Dados do Escritório Central de Estatísticas da Irlanda (CSO) mostram que, em 2023, a Irlanda registrou um superávit comercial de 31 bilhões de euros com os EUA, seu maior superávit comercial de bens naquele ano.
Trump tem criticado consistentemente os desequilíbrios comerciais, visando o México, a China e o Canadá com tarifas no início de seu segundo mandato. A UE, no entanto, havia evitado em grande parte sanções diretas — até agora.
Em uma publicação no Truth Social, Trump criticou duramente as últimas tarifas da UE, alertando que triplicaria as restrições comerciais caso o governo não revertesse a decisão.

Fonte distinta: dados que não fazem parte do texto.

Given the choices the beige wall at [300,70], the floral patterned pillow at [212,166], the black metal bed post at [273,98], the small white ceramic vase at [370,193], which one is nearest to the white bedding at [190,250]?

“A União Europeia, uma das autoridades tributárias e tarifárias mais hostis e abusivas do mundo, formada com o único propósito de tirar vantagem dos Estados Unidos, acaba de impor uma tarifa abusiva de 50% sobre o uísque”, escreveu ele.
“Se essa tarifa não for removida imediatamente, os EUA em breve imporão uma tarifa de 200% sobre todos os VINHOS, CHAMPAGNES E BEBIDAS ALCOÓLICAS PROVENIENTES DA FRANÇA E DE OUTROS PAÍSES REPRESENTADOS PELA UE. Isso será ótimo para as empresas de vinho e champanhe nos EUA.”
Trump também criticou o The Wall Street Journal, chamando-o de veículo "globalista" que não entende de política comercial. "O globalista Wall Street Journal não tem ideia do que está fazendo ou dizendo.".
“São propriedade do pensamento poluído da União Europeia, que foi formada com o objetivo principal de prejudicar os Estados Unidos da América”, disse ele.
“O pensamento deles (do WSJ!) é antiquado, fraco e muito ruim para os EUA. Mas não tenham medo, nós vamos VENCER em tudo!!! Os preços dos ovos estão baixos, o preço do petróleo está baixo, as taxas de juros estão baixas e o DINHEIRO RELACIONADA ÀS TARIFAS ESTÁ JORRANDO NOS ESTADOS UNI.”
Segundo dados da Comissão Europeia, a UE registrou um superávit comercial de bens de 155,8 bilhões de euros com os EUA em 2023, enquanto apresentou um defide 104 bilhões de euros em serviços. O valor total do comércio de bens e serviços entre a UE e os EUA no ano atingiu 1,6 trilhão de euros.
As principais categorias de exportações da UE para os EUA foram máquinas, veículos, produtos químicos, bens manufaturados e produtos farmacêuticos.
Desde sua posse em janeiro, Trump sinalizou repetidamente que tarifas sobre produtos europeus estavam a caminho. Em uma reunião de gabinete em 26 de fevereiro, ele acusou novamente a UE de bloquear as exportações americanas. "Eles realmente se aproveitaram de nós", disse ele.
“Eles não aceitam nossos carros, não aceitam, essencialmente, nossos produtos agrícolas. Eles inventam todo tipo de desculpa para isso. E nós aceitamos tudo deles.”